(Dataset entries)
---*---
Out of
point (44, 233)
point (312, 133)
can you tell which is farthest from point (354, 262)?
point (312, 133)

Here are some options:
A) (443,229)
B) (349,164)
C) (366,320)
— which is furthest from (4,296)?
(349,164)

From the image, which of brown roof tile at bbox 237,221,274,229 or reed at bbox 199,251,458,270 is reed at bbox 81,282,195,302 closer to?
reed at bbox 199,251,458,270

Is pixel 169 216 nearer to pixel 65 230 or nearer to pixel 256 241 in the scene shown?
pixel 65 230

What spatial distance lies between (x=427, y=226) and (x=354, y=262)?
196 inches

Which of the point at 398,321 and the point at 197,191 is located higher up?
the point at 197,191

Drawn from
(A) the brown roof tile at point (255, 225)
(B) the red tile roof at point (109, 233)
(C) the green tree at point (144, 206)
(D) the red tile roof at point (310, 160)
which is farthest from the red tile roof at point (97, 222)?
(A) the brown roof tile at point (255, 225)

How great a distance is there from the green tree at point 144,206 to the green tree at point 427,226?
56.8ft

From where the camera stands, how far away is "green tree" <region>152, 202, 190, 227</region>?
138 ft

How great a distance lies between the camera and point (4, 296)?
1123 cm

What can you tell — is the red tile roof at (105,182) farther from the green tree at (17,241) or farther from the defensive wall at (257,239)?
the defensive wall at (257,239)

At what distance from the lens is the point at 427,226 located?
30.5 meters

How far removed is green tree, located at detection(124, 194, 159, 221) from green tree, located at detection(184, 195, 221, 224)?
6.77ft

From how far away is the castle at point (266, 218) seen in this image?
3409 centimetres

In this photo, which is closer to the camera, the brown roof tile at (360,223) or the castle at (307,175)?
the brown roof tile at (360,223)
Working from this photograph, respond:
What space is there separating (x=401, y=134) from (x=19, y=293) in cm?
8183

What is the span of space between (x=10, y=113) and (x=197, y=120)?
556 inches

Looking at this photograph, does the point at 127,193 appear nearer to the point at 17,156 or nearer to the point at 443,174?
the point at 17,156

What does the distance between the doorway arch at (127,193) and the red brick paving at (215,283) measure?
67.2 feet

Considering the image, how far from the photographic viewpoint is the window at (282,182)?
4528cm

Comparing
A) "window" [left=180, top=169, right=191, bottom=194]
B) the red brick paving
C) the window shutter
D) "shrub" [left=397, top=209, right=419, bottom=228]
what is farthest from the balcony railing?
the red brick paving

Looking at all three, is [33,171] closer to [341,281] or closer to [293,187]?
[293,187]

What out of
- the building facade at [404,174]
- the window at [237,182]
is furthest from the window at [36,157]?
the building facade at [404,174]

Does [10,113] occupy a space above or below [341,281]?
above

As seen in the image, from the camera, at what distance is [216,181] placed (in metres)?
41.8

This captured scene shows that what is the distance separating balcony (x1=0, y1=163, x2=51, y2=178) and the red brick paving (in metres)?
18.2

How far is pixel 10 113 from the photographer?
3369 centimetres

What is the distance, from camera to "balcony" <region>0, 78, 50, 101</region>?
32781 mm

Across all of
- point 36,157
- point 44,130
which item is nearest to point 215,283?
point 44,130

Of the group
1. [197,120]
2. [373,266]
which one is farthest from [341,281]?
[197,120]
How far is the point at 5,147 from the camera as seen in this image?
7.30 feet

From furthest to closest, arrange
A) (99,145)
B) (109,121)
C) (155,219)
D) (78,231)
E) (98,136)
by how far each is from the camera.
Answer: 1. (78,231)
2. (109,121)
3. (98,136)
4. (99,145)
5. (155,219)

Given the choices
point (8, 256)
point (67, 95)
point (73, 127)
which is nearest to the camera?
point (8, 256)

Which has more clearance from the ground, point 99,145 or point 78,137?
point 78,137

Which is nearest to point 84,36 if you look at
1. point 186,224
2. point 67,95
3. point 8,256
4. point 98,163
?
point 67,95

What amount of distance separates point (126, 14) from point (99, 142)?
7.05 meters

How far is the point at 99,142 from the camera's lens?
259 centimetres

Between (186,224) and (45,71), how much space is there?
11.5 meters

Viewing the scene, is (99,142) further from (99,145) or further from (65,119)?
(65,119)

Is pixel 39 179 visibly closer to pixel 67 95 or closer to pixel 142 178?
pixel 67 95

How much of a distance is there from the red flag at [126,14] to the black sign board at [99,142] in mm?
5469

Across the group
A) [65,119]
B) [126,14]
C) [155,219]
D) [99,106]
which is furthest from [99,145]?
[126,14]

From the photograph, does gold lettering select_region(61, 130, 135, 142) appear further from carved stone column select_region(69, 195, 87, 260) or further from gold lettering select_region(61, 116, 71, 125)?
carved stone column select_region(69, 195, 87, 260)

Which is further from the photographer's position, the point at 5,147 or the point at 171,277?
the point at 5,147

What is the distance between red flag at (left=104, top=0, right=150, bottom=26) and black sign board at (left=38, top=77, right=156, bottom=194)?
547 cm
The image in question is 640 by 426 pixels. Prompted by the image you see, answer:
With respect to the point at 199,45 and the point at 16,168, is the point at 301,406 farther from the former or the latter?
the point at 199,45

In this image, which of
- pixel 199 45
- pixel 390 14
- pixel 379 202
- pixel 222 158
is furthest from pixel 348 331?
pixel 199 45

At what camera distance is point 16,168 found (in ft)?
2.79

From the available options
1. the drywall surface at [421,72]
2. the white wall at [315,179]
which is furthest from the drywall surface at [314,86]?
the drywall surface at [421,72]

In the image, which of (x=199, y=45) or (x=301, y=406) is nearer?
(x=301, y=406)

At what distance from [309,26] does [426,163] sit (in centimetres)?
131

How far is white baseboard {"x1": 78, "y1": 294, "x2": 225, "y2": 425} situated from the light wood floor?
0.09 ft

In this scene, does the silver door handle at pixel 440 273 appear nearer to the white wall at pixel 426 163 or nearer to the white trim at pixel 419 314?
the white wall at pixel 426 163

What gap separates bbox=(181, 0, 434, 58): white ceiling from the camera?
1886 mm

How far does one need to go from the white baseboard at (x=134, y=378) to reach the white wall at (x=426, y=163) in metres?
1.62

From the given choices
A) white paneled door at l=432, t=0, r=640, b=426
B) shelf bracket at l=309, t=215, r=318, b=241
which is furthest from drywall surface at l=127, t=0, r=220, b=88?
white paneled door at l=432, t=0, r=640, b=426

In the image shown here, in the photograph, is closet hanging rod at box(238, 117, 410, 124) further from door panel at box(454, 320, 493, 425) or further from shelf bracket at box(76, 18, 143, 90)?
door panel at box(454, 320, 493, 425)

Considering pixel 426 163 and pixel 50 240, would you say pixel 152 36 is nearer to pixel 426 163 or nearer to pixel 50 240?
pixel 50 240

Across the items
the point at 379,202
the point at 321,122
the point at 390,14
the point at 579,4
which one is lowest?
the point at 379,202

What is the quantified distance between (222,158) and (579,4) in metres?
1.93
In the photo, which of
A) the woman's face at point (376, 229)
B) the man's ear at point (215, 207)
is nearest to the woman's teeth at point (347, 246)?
---*---
REQUIREMENTS: Transcribe the data above in full, exactly.

TASK OUTPUT:
Out of
point (44, 233)
point (312, 133)
can you tell which is farthest from point (354, 262)?
point (312, 133)

Here are some options:
A) (443,229)
B) (349,164)
C) (366,320)
— which is furthest from (4,296)?
(349,164)

From the image, which of brown roof tile at bbox 237,221,274,229 or reed at bbox 199,251,458,270 is reed at bbox 81,282,195,302 closer to?
reed at bbox 199,251,458,270

Is pixel 169 216 nearer to pixel 65 230 or nearer to pixel 256 241 in the scene shown?
pixel 65 230

What spatial distance lies between (x=427, y=226) and (x=354, y=262)?
196 inches

Which of the point at 398,321 and the point at 197,191 is located higher up?
the point at 197,191

Drawn from
(A) the brown roof tile at point (255, 225)
(B) the red tile roof at point (109, 233)
(C) the green tree at point (144, 206)
(D) the red tile roof at point (310, 160)
which is farthest from the red tile roof at point (97, 222)?
(A) the brown roof tile at point (255, 225)

How great a distance is there from the green tree at point 144,206 to the green tree at point 427,226?
56.8ft

From where the camera stands, how far away is "green tree" <region>152, 202, 190, 227</region>?
138 ft

How great a distance lies between the camera and point (4, 296)?
1123 cm

What can you tell — is the red tile roof at (105,182) farther from the green tree at (17,241) or farther from the defensive wall at (257,239)?
the defensive wall at (257,239)

At what distance from the lens is the point at 427,226 located?
30.5 meters

How far removed is green tree, located at detection(124, 194, 159, 221) from green tree, located at detection(184, 195, 221, 224)?
6.77ft

From how far away is the castle at point (266, 218) seen in this image?
3409 centimetres

In this photo, which is closer to the camera, the brown roof tile at (360,223) or the castle at (307,175)?
the brown roof tile at (360,223)
Working from this photograph, respond:
What space is there separating (x=401, y=134) from (x=19, y=293) in cm?
8183

What is the span of space between (x=10, y=113) and (x=197, y=120)?
556 inches

Looking at this photograph, does the point at 127,193 appear nearer to the point at 17,156 or nearer to the point at 443,174?
the point at 17,156

What does the distance between the doorway arch at (127,193) and the red brick paving at (215,283) measure?
67.2 feet

Considering the image, how far from the photographic viewpoint is the window at (282,182)?
4528cm

Comparing
A) "window" [left=180, top=169, right=191, bottom=194]
B) the red brick paving
C) the window shutter
D) "shrub" [left=397, top=209, right=419, bottom=228]
what is farthest from the balcony railing?
the red brick paving

Looking at all three, is [33,171] closer to [341,281] or closer to [293,187]?
[293,187]

What out of
- the building facade at [404,174]
- the window at [237,182]
is furthest from the window at [36,157]?
the building facade at [404,174]

Does [10,113] occupy a space above or below [341,281]?
above

As seen in the image, from the camera, at what distance is [216,181] placed (in metres)?
41.8

This captured scene shows that what is the distance separating balcony (x1=0, y1=163, x2=51, y2=178) and the red brick paving (in metres)?
18.2

How far is pixel 10 113 from the photographer?
3369 centimetres

What is the distance, from camera to "balcony" <region>0, 78, 50, 101</region>?
32781 mm

Across all of
- point 36,157
- point 44,130
which item is nearest to point 215,283?
point 44,130

Of the group
1. [197,120]
2. [373,266]
which one is farthest from [341,281]?
[197,120]
How far is the point at 5,147 from the camera as seen in this image?
7.30 feet

From furthest to closest, arrange
A) (99,145)
B) (109,121)
C) (155,219)
D) (78,231)
E) (98,136)
by how far each is from the camera.
Answer: 1. (78,231)
2. (109,121)
3. (98,136)
4. (99,145)
5. (155,219)

Given the choices
point (8, 256)
point (67, 95)
point (73, 127)
which is nearest to the camera?
point (8, 256)

Which has more clearance from the ground, point 99,145 or point 78,137?
point 78,137

Which is nearest to point 84,36 if you look at
1. point 186,224
2. point 67,95
3. point 8,256
4. point 98,163
?
point 67,95

What amount of distance separates point (126, 14) from point (99, 142)?
7.05 meters

How far is the point at 99,142 from the camera's lens?
259 centimetres

Between (186,224) and (45,71), how much space is there?
11.5 meters

Viewing the scene, is (99,142) further from (99,145) or further from (65,119)?
(65,119)

Is pixel 39 179 visibly closer to pixel 67 95 or closer to pixel 142 178?
pixel 67 95

How much of a distance is there from the red flag at [126,14] to the black sign board at [99,142] in mm?
5469

Across the group
A) [65,119]
B) [126,14]
C) [155,219]
D) [99,106]
which is furthest from [99,145]?
[126,14]

From the photograph, does gold lettering select_region(61, 130, 135, 142) appear further from carved stone column select_region(69, 195, 87, 260) or further from gold lettering select_region(61, 116, 71, 125)?
carved stone column select_region(69, 195, 87, 260)

Which is further from the photographer's position, the point at 5,147 or the point at 171,277?
the point at 5,147

What is the distance between red flag at (left=104, top=0, right=150, bottom=26) and black sign board at (left=38, top=77, right=156, bottom=194)?
547 cm
The image in question is 640 by 426 pixels. Prompted by the image you see, answer:
With respect to the point at 199,45 and the point at 16,168, is the point at 301,406 farther from the former or the latter?
the point at 199,45

In this image, which of
- pixel 199 45
- pixel 390 14
- pixel 379 202
- pixel 222 158
is furthest from pixel 348 331?
pixel 199 45

At what camera distance is point 16,168 found (in ft)?
2.79

From the available options
1. the drywall surface at [421,72]
2. the white wall at [315,179]
which is furthest from the drywall surface at [314,86]?
the drywall surface at [421,72]

In the image, which of (x=199, y=45) or (x=301, y=406) is nearer?
(x=301, y=406)

At what distance from [309,26] does [426,163] sit (in centimetres)?
131

How far is white baseboard {"x1": 78, "y1": 294, "x2": 225, "y2": 425} situated from the light wood floor?
0.09 ft

In this scene, does the silver door handle at pixel 440 273 appear nearer to the white wall at pixel 426 163 or nearer to the white trim at pixel 419 314?
the white wall at pixel 426 163

What gap separates bbox=(181, 0, 434, 58): white ceiling from the camera?
1886 mm

How far does one need to go from the white baseboard at (x=134, y=378) to reach the white wall at (x=426, y=163) in metres?
1.62

From the given choices
A) white paneled door at l=432, t=0, r=640, b=426
B) shelf bracket at l=309, t=215, r=318, b=241
which is furthest from drywall surface at l=127, t=0, r=220, b=88?
white paneled door at l=432, t=0, r=640, b=426

In the image shown here, in the photograph, is closet hanging rod at box(238, 117, 410, 124) further from door panel at box(454, 320, 493, 425) or further from shelf bracket at box(76, 18, 143, 90)?
door panel at box(454, 320, 493, 425)

Considering pixel 426 163 and pixel 50 240, would you say pixel 152 36 is nearer to pixel 426 163 or nearer to pixel 50 240?
pixel 50 240

Across the items
the point at 379,202
the point at 321,122
the point at 390,14
the point at 579,4
which one is lowest?
the point at 379,202

What is the quantified distance between (222,158) and (579,4) in metres?
1.93
In the photo, which of
A) the woman's face at point (376, 229)
B) the man's ear at point (215, 207)
is nearest to the woman's teeth at point (347, 246)?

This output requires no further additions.